Nice job. Looks like they'll do some damage//


----------



## All Eyes (Jul 28, 2004)

Those came out sweet! Great job


----------



## hookdup365 (Jul 20, 2012)

Looks great, nothing like catching fish on lures you painted yourself 

Sent from my Xoom using Ohub Campfire mobile app


----------



## Gottagofishn (Nov 18, 2009)

I have been fumbling around as well...... I was able to try a few last year with some success. The biggest issue I had was the clearcoat. (The crankbait isn't finished yet) Hopefully I have gotten better at that with everyone' help on here. I will find out soon. Unfortunately though, I have the artistic talent of a third grader....... ;-) 
Thanks for everyone's help!


----------



## sylvan 17 (May 22, 2010)

Those blades look pretty good for just starting out. There is lots of tricks to learn,but it is ffun


Posted using Outdoor Hub Campfire


----------



## kissmybasstoo (May 5, 2013)

Those look very nice! What were the issues you were having with the clear coat?

Sent from my DROID RAZR HD using Ohub Campfire mobile app


----------



## Gottagofishn (Nov 18, 2009)

Last year I used Krylon or Rustolem clear. I used something from Advanced also. When I would put the blade on the clevis the clear coat would get damaged and then water would do it's magic. Soon I would have a silver blade..... 
This year I tried Devcon. The first attempt I had bubbles and it set up faster than I had expected. It was kinda thick as well. I haven't used it again yet but I will give it another shot.
I tried a sealer (epoxy) that I picked up from lurepartsonline. It ran like envirotex. I need to set up something to turn the blades with. I tried to tape them onto a box but it was leaving gooey stuff on the blades where the tape was. I was using painters tape. 

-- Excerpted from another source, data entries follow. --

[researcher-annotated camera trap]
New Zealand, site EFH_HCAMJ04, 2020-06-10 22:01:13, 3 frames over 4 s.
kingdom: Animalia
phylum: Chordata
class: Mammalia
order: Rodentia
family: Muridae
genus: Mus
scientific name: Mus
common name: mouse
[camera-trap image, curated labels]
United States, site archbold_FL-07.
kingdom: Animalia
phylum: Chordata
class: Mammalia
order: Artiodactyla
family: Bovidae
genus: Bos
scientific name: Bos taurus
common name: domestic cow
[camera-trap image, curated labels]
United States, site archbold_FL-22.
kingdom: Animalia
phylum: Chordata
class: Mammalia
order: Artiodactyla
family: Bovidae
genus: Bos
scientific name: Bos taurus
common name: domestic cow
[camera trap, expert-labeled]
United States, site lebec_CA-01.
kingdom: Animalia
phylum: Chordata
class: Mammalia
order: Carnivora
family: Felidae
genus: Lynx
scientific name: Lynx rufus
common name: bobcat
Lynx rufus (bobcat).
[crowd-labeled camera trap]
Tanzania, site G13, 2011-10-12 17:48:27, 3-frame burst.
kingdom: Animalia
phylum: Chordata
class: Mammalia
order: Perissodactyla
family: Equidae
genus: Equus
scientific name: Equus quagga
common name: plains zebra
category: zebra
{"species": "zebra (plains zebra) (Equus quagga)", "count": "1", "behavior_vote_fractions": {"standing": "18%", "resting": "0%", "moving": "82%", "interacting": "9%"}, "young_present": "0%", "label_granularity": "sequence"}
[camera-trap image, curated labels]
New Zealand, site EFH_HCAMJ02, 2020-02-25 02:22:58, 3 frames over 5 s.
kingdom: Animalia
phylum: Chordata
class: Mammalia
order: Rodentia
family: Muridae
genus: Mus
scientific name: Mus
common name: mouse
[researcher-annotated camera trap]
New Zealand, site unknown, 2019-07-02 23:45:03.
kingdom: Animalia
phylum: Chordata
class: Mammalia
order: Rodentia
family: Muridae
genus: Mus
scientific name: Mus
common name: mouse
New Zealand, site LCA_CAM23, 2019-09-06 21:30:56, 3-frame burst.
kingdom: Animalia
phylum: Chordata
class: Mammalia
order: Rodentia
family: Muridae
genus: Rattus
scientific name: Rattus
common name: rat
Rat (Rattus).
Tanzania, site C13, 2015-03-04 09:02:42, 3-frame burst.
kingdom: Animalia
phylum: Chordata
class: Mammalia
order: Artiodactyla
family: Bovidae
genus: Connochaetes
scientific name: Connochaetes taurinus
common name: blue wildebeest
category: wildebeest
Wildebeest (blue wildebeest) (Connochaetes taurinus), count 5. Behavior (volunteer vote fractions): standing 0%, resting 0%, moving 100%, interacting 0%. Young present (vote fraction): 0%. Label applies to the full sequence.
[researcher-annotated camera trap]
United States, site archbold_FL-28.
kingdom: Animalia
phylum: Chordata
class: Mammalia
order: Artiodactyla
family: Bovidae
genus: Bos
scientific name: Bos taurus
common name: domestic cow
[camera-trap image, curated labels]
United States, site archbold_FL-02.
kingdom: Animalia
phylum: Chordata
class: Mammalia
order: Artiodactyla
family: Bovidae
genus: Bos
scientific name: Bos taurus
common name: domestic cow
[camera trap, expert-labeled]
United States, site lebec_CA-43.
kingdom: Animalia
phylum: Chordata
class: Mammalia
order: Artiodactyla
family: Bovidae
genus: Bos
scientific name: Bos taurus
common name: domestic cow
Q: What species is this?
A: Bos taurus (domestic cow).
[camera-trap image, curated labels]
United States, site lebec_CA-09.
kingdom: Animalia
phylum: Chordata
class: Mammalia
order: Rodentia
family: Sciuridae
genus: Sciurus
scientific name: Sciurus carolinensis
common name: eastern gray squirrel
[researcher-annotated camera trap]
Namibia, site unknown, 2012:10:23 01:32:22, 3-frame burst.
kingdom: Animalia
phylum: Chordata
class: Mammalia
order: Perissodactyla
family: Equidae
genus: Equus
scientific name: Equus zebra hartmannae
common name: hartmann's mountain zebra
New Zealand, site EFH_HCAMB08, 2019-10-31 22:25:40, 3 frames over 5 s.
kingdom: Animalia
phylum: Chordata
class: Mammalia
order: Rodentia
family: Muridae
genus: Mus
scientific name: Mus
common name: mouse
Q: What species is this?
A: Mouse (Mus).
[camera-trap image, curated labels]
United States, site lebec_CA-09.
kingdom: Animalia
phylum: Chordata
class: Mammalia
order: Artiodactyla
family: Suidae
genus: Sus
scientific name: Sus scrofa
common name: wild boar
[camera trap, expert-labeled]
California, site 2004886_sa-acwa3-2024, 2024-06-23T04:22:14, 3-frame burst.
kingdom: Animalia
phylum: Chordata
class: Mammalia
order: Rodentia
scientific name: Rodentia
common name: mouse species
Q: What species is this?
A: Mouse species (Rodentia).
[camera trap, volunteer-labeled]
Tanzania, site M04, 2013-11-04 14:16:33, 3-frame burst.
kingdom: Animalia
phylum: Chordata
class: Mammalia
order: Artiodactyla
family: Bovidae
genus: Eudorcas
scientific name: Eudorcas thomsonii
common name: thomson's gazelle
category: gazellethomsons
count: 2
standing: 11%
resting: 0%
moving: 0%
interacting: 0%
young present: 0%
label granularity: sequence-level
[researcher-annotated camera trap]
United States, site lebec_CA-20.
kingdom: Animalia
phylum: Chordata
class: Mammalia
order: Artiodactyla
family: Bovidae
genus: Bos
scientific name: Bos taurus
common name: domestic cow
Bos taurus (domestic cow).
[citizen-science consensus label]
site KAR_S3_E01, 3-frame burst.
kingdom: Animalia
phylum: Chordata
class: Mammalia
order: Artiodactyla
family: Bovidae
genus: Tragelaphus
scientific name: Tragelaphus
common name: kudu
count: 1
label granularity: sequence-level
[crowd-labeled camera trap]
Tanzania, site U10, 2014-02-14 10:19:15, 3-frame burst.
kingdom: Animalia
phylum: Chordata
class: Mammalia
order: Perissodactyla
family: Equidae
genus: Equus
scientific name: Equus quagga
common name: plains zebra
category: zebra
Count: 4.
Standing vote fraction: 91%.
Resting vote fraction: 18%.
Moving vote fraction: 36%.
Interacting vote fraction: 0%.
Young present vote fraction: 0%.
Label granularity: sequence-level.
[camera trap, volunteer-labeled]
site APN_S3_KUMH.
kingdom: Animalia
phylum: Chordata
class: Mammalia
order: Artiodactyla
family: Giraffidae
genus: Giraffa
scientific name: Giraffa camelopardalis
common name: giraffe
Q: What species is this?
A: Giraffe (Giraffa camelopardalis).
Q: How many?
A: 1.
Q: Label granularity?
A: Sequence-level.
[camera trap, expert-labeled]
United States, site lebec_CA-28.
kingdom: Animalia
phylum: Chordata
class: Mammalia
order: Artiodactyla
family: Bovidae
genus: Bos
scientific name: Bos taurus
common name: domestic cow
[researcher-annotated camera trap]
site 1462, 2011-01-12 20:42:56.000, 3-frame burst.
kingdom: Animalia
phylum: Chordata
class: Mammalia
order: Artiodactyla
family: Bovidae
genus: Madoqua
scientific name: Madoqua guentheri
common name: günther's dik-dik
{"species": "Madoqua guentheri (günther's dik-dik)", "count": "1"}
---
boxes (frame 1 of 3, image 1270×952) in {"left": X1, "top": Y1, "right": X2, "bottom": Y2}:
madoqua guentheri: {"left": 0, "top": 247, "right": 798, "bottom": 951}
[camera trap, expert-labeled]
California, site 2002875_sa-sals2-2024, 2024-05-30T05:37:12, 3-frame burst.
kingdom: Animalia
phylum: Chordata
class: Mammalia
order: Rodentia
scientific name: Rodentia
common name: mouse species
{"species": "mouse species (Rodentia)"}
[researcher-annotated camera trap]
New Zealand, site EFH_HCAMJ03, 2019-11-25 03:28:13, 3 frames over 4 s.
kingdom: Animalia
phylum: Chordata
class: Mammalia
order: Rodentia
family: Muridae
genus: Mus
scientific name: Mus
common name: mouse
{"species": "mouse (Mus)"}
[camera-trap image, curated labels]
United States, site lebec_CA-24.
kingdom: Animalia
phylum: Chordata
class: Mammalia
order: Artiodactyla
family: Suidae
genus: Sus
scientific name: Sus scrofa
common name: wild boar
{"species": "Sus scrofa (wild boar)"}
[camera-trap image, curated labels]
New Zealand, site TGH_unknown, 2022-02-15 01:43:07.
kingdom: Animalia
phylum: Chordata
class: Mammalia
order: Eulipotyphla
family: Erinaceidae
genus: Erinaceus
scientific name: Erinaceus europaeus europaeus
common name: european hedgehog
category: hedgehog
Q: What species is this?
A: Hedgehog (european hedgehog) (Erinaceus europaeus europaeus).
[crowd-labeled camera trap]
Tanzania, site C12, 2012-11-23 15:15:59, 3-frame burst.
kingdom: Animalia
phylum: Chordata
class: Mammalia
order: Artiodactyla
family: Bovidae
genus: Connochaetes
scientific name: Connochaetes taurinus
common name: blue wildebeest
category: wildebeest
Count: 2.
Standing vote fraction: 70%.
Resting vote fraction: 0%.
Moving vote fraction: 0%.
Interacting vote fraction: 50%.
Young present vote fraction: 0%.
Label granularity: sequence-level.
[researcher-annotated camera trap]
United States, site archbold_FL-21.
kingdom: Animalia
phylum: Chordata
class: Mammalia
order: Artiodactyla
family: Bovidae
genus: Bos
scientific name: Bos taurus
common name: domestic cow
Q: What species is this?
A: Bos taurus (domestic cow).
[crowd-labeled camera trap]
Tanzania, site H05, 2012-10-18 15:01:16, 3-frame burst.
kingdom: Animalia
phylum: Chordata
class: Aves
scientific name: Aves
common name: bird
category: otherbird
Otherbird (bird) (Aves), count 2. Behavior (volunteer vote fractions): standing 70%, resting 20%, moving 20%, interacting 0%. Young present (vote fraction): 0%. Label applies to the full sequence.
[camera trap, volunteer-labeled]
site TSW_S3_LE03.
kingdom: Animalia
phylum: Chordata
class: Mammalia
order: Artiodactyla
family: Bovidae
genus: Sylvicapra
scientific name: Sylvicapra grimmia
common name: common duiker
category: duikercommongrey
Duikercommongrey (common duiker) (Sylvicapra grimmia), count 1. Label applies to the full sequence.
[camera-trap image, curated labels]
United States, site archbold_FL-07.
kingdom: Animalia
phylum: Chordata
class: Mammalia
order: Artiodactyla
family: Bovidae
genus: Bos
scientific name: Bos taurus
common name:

I've been given some good advise on the Devcon but would like to figure something out with the Envirotex just because.....

I have used some more Clear coat spray and am hoping to harden it a bit by heating it up a bit under a lamp. It seems to help some. I suppose only time will tell.

Always open to suggestions.....


----------



## thecritter (Jul 11, 2012)

I've been using envirotex and it won't run as bad is you put a thin coat on. After a hour or 2 go back and re brush the drips. Have had good luck with it

Sent from my SCH-I545 using Ohub Campfire mobile app


----------



## kissmybasstoo (May 5, 2013)

That's a bummer because I have been using both rustoleum and krylon. Haven't tried to put hardware on yet. 

Sent from my DROID RAZR HD using Ohub Campfire mobile app


----------



## K gonefishin (May 4, 2004)

Go get a cheap dehydrator and some PPG cut in clear or similair, lay your blades on the trays, go outside with the trays loaded with blades/spoons and spray them with two light coats, turn the dehydrator on for a couple hours around 150 degrees, the PPG needs it to be over 80 degrees for the hardener to activate. walla!


----------



## Gottagofishn (Nov 18, 2009)

Which PPG product are you referring to? And where would I get that?
Thanks!


----------